Fresh, clean, and simple can be so refreshing to a dated logo. Does that logo look clunky? Is it hard to read or does it look bad on mobile devices? This does not give a good impression to the fans, new recruits coming to visit the school, or to outsiders looking in. It can be the simplest little thing in a logo that creates a turn-off. Maybe it is off balance, two letters are just too close together, or the colors just don’t ring true to what they used to mean. Good design is something you look upon and don’t really question when it surrounds you. There are subconscious influences in your choices all the time for the products and brands you surround yourself with. a half could flow over into a recruit’s mind for the choice of the very school they decide to attend! Did your athletic program revamp its way of operating? Did you just have an incredible season and now the eyes are all on you? Is the competition increasing more and you need that extra edge? These are just some of the reasons why a college athletic program may choose to change their athletic identity.
With every significant identity change of something we interact with everyday, there will be push back. The roll-out of the new logo for your college athletic team may receive criticism. People simply do not like change.

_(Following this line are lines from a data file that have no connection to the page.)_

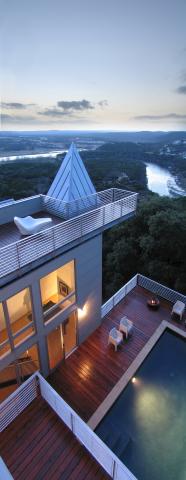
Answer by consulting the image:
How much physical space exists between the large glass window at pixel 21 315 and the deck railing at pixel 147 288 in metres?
4.23

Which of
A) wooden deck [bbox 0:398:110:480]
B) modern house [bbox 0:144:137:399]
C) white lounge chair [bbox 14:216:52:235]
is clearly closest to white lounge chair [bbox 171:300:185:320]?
modern house [bbox 0:144:137:399]

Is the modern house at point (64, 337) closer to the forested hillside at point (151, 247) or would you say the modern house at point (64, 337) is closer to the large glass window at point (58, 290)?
the large glass window at point (58, 290)

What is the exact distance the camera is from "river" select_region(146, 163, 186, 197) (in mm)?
51581

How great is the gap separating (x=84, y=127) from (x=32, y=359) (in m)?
48.5

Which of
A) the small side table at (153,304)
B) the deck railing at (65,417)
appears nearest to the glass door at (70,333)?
the deck railing at (65,417)

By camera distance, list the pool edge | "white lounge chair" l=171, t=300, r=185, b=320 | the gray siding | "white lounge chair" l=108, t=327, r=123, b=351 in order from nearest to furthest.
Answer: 1. the gray siding
2. the pool edge
3. "white lounge chair" l=108, t=327, r=123, b=351
4. "white lounge chair" l=171, t=300, r=185, b=320

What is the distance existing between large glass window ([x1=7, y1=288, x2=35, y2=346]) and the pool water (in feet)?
12.2

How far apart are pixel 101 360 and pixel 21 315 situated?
12.7ft

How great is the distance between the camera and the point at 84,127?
47.5 m

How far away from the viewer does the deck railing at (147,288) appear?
11141 mm

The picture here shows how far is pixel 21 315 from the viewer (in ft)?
24.5

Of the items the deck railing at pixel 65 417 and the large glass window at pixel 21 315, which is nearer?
the deck railing at pixel 65 417

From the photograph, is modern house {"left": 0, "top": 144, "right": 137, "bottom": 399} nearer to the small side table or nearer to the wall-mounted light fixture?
the wall-mounted light fixture

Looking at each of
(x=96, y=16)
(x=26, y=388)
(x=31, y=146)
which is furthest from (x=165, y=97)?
(x=31, y=146)
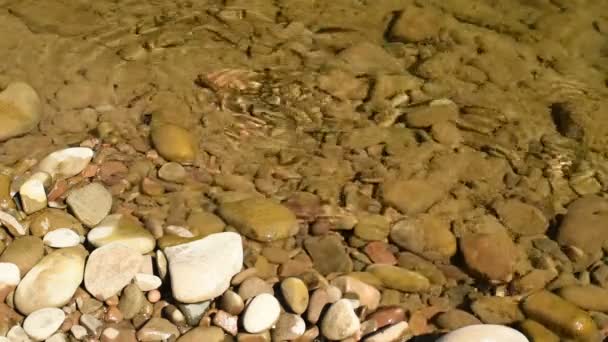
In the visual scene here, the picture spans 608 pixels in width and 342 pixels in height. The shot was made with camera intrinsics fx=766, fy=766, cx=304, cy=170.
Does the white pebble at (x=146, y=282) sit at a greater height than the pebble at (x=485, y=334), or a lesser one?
lesser

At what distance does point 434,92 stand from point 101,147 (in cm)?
169

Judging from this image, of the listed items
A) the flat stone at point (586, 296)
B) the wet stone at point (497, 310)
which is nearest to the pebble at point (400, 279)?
the wet stone at point (497, 310)

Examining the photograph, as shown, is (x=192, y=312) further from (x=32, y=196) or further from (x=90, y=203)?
(x=32, y=196)

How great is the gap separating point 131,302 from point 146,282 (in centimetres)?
9

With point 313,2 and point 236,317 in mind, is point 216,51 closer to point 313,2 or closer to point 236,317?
point 313,2

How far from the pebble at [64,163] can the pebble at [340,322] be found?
132 centimetres

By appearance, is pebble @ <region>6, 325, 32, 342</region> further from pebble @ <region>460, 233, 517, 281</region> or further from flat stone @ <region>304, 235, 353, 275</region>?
pebble @ <region>460, 233, 517, 281</region>

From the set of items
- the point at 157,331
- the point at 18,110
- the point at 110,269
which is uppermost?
the point at 18,110

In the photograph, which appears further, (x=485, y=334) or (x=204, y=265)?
(x=204, y=265)

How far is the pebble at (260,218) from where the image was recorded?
3111 millimetres

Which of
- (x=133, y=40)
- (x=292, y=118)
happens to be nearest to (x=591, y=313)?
(x=292, y=118)

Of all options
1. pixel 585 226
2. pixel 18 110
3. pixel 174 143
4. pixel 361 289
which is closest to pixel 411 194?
pixel 361 289

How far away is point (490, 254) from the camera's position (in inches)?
122

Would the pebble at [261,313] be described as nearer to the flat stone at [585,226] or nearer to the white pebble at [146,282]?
the white pebble at [146,282]
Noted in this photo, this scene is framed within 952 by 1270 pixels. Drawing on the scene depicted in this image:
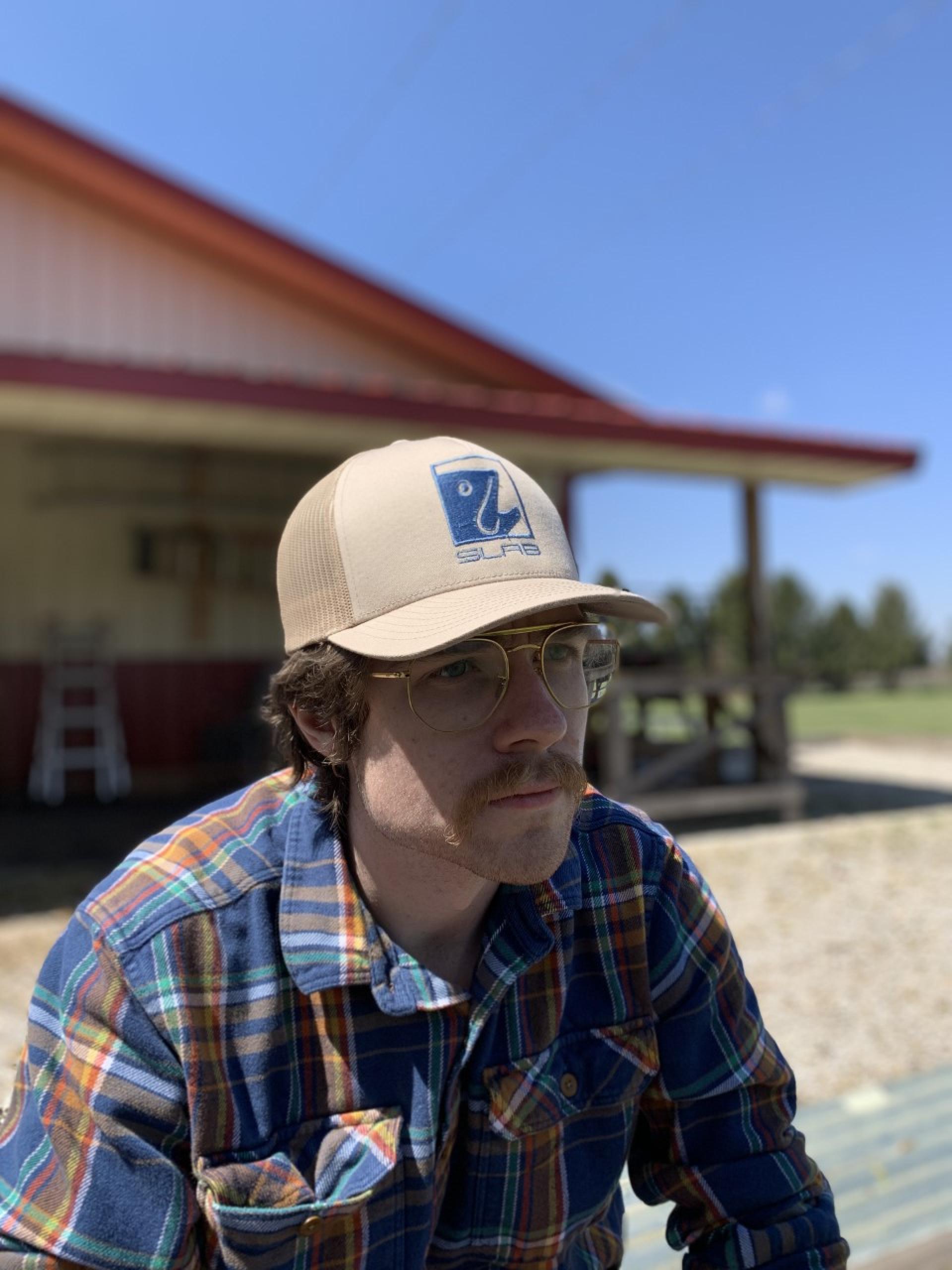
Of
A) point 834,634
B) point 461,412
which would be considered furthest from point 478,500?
point 834,634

Will the current athletes and fans miss that old logo and hold onto their rally flags and jerseys? Some will. Will some question the decision why it was ever changed in the first place? Indeed! For someone who has only ever supported one look and feel of the team, this is understandable. For the players who fought their hearts out for their school, this is part of the core and pride of their team. The important thing is to recognize is that this as a natural reaction to change and should not be misinterpreted as a mistake.
Ultimately what heals all identity changing wounds is time. Remember when Google changed their beloved identity in 2015? There was intense push back on social media and many articles written deeply analyzing the foundation of the logo change. Among all the hate there were some that did see it as a nice refresh from what it once was. It is 2017, and we haven’t heard a peep about that logo change in over a year and half. The hate quickly died and turned into a comfort. Changes were applied everywhere! All of their phone applications got a refreshing overhaul and we still religiously use them as we once did. Our love for Google didn’t change, we were just forced out of our comfort zone and needed time to heal. Google is now dressed for the times and ready for future users to embrace its new look and feel.
Recruits are coming and may not even hold the same loyalty to the college athletic identity as past athletes or supporters. They may have just heard about your program for the very first time! The future of your college athletic program may call for a revamp of your identity. When approaching an identity shift, colleges should take their time, be considerate about feedback, deeply consider color palettes, and choose a professional designer who will take all that into account. The existing identity of the college is what has brought it to this point. The new identity is what will propel it into the future.